_Work instructions_:
1. Output the passage of the review on microglia and sex differences between "Keywords: Astrocyte; Autism;" and "differentiation of the brain and behavior.", inclusive.
2. Rewrite the paragraph of the microglia and sex differences review that begins "Brain sex differences are programmed" as a short bulleted list of its main points.
3. Resume the review on microglia and sex differences from the point where the excerpt ends.

___ Excerpt provided ___

Small cells with big implications: Microglia and sex differences in brain development, plasticity and behavioral health

Abstract

Brain sex differences are programmed largely by sex hormone secretions and direct sex chromosome effects in early life, and are subsequently modulated by early life experiences. The brain's resident immune cells, called microglia, actively contribute to brain development. Recent research has shown that microglia are sexually dimorphic, especially during early life, and may participate in sex-specific organization of the brain and behavior. Likewise, sex differences in immune cells and their signaling in the adult brain have been found, although in most cases their function remains unclear. Additionally, immune cells and their signaling have been implicated in many disorders in which brain development or plasticity is altered, including autism, schizophrenia, pain disorders, major depression, and postpartum depression. This review summarizes what is currently known about sex differences in neuroimmune function in development and during other major phases of brain plasticity, as well as the current state of knowledge regarding sex-specific neuroimmune function in psychiatric disorders.

Keywords: Astrocyte; Autism; Behavior; Development; Hormone; Immune; Inflammation; Microglia; Mood disorders; Sex; Sex differences; Stress.

Figure 1:. Sexual differentiation of the brain and behavior.

Male typical (top; blue) and female typical (bottom; pink) sexual differentiation. Sex chromosome complement (XX in females; XY in males) leads to sex determination. The Y-chromosome gene, SRY, codes for the protein testicular determining factor (TDF), which programs the bi-potential gonads to differentiate into testes (left). In rodents, the testes begin secreting androgens during the late embryonic period, and these androgens lead to sexual differentiation of the brain and other tissues (middle). In the rodent brain, androgens are converted into estrogens, and estrogens masculinize the brain. In genetic females, the gonads differentiate into ovaries, and the ovaries are largely quiescent in the perinatal period (middle), thus brain feminization occurs largely in the absence of active hormonal signals. At puberty, both male and female gonads produce sex-typical hormone secretions, namely high androgen levels and high but pulsatile estrogen and progestin levels in females. Both early life (organizational) and post-pubertal (activational) hormones contribute to sex differences in behavior, most notably male mounting behavior (blue rat) and female lordosis behavior (pink rat) (right). Sex chromosomes can also have independent effects on brain organization as well as adult sex differences in behaviors (dashed lines). Anthony S. Baker, CMI, Reproduced with the permission of The Ohio State University.

___ Data listing ___

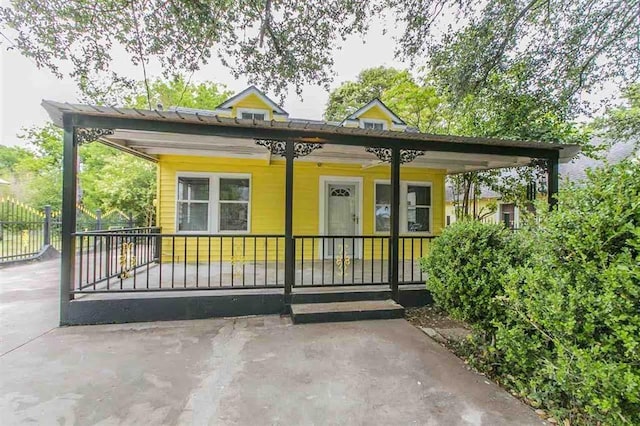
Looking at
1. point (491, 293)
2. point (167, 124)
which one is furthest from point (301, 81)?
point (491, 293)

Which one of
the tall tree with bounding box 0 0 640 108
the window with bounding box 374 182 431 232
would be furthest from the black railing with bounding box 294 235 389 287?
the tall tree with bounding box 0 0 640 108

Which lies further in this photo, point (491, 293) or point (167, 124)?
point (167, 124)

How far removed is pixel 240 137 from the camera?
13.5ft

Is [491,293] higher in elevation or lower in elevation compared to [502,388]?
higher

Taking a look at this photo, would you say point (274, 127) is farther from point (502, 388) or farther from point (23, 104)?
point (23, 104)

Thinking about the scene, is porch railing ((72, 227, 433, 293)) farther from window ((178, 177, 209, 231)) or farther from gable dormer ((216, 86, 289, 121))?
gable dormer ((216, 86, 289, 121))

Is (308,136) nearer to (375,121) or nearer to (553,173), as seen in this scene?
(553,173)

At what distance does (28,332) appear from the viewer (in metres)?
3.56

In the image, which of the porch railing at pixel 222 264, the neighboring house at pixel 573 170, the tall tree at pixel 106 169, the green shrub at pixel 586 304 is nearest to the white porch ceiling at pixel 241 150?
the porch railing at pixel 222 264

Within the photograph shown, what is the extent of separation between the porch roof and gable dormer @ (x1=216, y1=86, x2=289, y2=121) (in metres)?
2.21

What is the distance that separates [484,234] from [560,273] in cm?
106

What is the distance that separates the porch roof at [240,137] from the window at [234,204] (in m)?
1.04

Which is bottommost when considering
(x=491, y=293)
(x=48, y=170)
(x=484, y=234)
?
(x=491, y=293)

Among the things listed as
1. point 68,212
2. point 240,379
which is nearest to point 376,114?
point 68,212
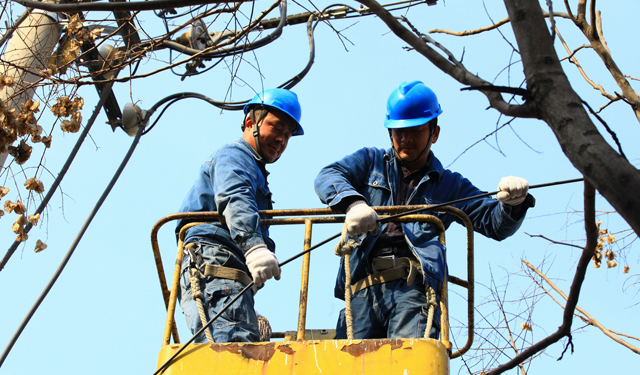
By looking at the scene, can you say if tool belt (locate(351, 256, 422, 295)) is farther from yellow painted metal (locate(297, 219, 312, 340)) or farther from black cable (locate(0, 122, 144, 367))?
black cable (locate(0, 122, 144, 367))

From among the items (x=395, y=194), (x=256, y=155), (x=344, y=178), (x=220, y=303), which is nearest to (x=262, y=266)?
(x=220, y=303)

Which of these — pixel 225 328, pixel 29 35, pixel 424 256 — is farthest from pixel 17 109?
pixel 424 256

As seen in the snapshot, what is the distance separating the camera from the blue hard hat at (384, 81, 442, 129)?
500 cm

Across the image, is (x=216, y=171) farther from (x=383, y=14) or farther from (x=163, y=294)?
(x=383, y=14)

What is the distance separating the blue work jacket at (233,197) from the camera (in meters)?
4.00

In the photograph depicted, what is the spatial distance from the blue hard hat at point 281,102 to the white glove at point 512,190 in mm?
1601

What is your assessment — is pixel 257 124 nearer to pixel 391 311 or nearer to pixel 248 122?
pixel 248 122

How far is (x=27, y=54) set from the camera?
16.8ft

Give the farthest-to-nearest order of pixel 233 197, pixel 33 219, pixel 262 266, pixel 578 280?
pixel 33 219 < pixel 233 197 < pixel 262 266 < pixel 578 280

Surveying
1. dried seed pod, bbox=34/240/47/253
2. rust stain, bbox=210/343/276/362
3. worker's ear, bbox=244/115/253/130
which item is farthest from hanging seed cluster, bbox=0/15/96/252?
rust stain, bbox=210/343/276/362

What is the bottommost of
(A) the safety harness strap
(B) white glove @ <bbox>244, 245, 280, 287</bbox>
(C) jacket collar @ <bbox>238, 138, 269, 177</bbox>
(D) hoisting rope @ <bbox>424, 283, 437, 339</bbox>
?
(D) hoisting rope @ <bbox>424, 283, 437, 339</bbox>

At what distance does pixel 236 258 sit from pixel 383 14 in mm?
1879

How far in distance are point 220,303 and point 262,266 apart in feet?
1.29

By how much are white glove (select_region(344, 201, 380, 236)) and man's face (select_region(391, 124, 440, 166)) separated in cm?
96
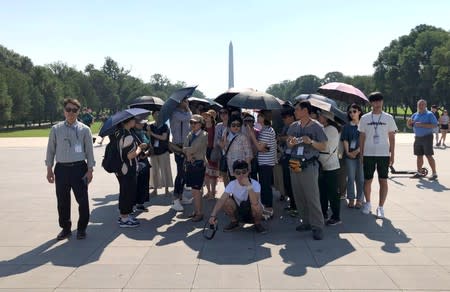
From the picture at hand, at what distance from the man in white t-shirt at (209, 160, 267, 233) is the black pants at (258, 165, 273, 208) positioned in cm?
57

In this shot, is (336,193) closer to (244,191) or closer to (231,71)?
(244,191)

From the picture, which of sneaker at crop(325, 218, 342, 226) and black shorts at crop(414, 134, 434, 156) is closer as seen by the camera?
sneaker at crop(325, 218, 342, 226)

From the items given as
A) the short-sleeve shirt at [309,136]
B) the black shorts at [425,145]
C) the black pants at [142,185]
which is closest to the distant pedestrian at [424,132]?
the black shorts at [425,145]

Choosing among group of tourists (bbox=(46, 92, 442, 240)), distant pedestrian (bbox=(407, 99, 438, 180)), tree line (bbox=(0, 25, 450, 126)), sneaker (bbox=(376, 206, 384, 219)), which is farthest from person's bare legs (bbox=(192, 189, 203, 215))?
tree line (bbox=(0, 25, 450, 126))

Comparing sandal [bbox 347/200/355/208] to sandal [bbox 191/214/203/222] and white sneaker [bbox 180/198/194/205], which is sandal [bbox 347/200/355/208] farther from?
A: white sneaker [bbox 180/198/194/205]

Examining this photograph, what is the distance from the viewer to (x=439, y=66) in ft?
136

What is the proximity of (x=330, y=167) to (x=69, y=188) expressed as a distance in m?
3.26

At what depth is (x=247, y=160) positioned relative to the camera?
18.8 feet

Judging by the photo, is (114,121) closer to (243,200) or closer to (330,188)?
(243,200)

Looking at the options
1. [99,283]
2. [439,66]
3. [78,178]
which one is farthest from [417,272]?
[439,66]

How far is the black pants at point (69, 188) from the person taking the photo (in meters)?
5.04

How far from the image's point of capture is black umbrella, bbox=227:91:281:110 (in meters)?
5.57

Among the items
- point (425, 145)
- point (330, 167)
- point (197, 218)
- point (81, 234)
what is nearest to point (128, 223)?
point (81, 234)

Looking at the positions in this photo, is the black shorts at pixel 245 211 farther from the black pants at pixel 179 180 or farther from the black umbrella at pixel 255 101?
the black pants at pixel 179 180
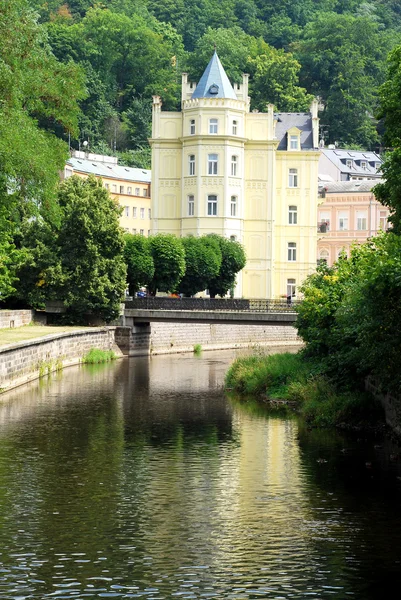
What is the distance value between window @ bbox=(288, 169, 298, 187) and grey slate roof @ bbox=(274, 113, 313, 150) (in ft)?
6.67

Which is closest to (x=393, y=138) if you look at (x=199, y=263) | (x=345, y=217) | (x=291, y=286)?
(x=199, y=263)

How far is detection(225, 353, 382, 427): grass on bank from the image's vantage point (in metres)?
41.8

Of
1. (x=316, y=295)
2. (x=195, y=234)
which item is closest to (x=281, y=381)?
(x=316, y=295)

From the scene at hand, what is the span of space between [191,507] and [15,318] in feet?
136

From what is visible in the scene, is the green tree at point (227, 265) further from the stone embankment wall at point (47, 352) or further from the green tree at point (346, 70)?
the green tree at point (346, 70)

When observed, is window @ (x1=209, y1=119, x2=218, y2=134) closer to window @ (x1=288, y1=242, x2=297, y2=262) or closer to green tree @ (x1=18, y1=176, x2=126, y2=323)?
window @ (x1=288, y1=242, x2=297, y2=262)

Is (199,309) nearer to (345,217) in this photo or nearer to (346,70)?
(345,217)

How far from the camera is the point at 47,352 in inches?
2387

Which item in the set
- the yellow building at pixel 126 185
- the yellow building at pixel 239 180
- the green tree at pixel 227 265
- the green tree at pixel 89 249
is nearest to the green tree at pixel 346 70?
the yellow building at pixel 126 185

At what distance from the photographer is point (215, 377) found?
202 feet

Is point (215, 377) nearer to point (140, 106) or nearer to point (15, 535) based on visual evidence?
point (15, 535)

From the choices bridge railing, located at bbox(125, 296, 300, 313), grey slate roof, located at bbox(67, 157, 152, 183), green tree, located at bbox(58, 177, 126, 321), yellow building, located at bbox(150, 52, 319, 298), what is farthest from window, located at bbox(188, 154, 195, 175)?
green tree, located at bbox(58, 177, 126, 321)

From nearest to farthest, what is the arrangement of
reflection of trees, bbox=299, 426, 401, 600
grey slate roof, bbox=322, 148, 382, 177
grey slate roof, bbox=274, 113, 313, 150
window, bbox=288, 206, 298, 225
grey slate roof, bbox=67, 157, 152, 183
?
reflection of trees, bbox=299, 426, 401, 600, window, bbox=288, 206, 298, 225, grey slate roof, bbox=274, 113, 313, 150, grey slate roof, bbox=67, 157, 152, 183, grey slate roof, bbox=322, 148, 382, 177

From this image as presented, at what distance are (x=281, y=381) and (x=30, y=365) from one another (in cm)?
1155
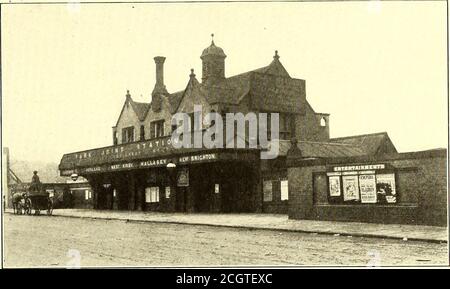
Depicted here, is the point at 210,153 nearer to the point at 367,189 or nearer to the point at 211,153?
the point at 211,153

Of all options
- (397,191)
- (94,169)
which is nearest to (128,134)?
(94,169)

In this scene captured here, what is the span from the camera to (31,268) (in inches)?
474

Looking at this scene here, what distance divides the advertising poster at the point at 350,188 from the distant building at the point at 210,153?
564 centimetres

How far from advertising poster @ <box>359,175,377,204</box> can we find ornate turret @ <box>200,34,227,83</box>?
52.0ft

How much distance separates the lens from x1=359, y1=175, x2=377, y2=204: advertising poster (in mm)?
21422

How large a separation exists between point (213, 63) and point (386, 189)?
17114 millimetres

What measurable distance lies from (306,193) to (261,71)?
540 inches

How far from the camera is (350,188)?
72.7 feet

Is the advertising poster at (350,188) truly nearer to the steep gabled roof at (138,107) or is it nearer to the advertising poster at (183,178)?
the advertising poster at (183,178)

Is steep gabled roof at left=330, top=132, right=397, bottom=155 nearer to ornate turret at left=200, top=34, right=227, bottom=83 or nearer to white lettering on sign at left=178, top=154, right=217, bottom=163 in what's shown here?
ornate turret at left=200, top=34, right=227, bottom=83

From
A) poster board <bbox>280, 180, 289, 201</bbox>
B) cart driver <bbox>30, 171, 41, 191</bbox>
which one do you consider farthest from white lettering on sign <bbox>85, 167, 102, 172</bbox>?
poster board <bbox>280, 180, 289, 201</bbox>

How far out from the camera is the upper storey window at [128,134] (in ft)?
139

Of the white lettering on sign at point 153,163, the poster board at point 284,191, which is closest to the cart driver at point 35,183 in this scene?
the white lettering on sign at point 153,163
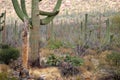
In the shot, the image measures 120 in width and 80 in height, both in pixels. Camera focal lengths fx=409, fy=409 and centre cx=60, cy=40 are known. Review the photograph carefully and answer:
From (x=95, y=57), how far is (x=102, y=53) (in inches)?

___

_Solved tasks_:
1.
Keywords: Astrocyte; Autism; Behavior; Development; Hormone; Immune; Inflammation; Microglia; Mood disorders; Sex; Sex differences; Stress.

Figure 1:. Sexual differentiation of the brain and behavior.

2.
- Sex hormone secretions and direct sex chromosome effects in early life largely program brain sex differences, and early life experiences later modulate them.
- Microglia, the brain's resident immune cells, actively contribute to brain development.
- Microglia are sexually dimorphic, especially in early life, and may take part in the sex-specific organization of the brain and behavior.
- Sex differences in immune cells and their signaling also exist in the adult brain, but their function is mostly unclear.
- Immune cells and their signaling have been implicated in disorders with altered brain development or plasticity: autism, schizophrenia, pain disorders, major depression, and postpartum depression.
- The review summarizes sex differences in neuroimmune function in development and in other major phases of brain plasticity, and what is known about sex-specific neuroimmune function in psychiatric disorders.

3.
Figure 2:. Sex differences in microglia across different developmental windows and conditions.

(A) During the perinatal period (left panel), males have more microglia than females, and the microglia are in a more activated and immature form. Microglia in the male preoptic area respond to the masculinizing hormone, estradiol, by releasing the inflammatory lipid, prostaglandin E2 (PGE2), and PGE2 is responsible for programming male-typical dendritic spine genesis/maintenance that is necessary to display adult copulatory behavior. During the perinatal-juvenile period (middle panel), female microglia appear to show a higher level of phagocytic activity in the hippocampus than male microglia. Female microglia target neural progenitor cells at a higher rate than males, and higher phagocytosis in females is also correlated with reduced dendritic spines in the hippocampus at this time, though they have not been causally linked to date. In adulthood (right), female microglia are hormone responsive and show hyper-ramification relative to males. (B) Studies in which microglia have been depleted early in life demonstrate lifelong behavioral changes in both males and females, with sex-specific effects being seen in some outcomes. (C) Studies in which microglia are stimulated early in life show that male microglia are more responsive than female microglia. Male microglia depicted in blue and female microglia in pink throughout. Figure based on data from Bollinger et al., 2016; ; Hanamsagar et al., 2017; Hui et al., 2018; Lenz et al., 2013; Makinson et al., 2017; Nelson & Lenz, 2016; Nelson et al., 2017; Schwarz et al., 2011; Van Ryzin et al., 2016, Weinhard et al., 2018b). Anthony S. Baker, CMI, Reproduced with the permission of The Ohio State University.